Member of Parliament
- In office January 2005 – 2008
- President: John Kufuor
- Preceded by: Godfried Ako-Nai
- Constituency: Dade Kotopon

Member of Parliament
- In office 7 January 2009 – 6 January 2013
- President: John Atta Mills
- Constituency: Dade Kotopon
- Majority: NDC

Personal details
- Born: 14 July 1958 (age 68)
- Party: National Democratic Congress
- Children: 3
- Alma mater: University of Cape Coast
- Occupation: Agronomist

= Nii Amasah Namoale =

Ghanaian politician

Nii Amasah Namoale (born 14 July 1958) is a Ghanaian politician who served as member of parliament for Dadekotopon constituency in the Greater Accra region of Ghana from 7 January 2009 to 7 January 2017. Namoale was appointed Ghana's ambassabor to Brazil as of October 2025.

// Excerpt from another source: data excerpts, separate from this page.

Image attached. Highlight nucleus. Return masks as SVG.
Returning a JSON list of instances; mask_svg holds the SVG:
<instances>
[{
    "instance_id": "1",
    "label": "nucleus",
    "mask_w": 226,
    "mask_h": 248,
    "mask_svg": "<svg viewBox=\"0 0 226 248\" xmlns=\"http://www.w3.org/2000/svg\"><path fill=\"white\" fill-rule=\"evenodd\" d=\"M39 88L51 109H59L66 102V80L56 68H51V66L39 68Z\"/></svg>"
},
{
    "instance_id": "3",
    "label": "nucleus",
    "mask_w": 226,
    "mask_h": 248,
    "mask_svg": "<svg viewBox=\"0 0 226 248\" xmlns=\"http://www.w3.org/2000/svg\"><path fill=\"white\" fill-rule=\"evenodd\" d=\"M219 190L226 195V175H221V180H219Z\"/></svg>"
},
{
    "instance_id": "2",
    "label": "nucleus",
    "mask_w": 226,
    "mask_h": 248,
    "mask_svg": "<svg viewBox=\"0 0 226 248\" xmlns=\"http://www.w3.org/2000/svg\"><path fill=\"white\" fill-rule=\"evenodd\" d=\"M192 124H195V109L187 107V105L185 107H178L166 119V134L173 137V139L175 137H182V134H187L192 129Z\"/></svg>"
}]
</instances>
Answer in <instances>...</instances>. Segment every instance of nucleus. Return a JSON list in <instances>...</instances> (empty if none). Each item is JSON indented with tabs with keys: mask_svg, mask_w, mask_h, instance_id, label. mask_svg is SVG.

== Early life and education ==
Namoale was born on 14 July 1958. He hails from La-Accra, a town in the Greater Accra Region of Ghana. He schooled at Accra High School and Ofori Panin Senior High School. He entered the University of Cape Coast, Ghana and obtained his Master of Philosophy degree in agronomy in 2000.

== Career ==
Namoale is an Agronomist by profession. He has worked as the assistant director in the Ministry of Food & Agriculture.

== Politics ==
Namoale is a member of the National Democratic Congress (NDC). He was elected on the ticket of the National Democratic Congress as the Member of parliament for the Dade Kotopon constituency in the 5th parliament of the 4th republic of Ghana. He was elected with 42,678 votes out of the 74,499 total valid votes cast, equivalent to 57.3% of total valid votes cast. He was elected over Francis Nii Annan Sowah of the New Patriotic Party and Cynthia Akua Mensah of the Convention People's Party. These obtained 40.37% and 2.34% respectively of total valid votes cast. In 2012, he contested for the Dadekotopon seat on the ticket of the NDC for representation in the sixth parliament of the fourth republic and won. He was defeated by Hon Vincent Sowah Odotei in the 2016 parliamentary election. He has worked as the Deputy Minister of Agriculture. Namoale was appointed Ghana's ambassabor to Brazil as of October 2025.[ Namoale was appointed Ghana's ambassabor to Brazil as of October 2025. Embassy of Ghana in Brazil]

== Personal life ==
Namoale is a Christian (Church of Christ). He is married with three children.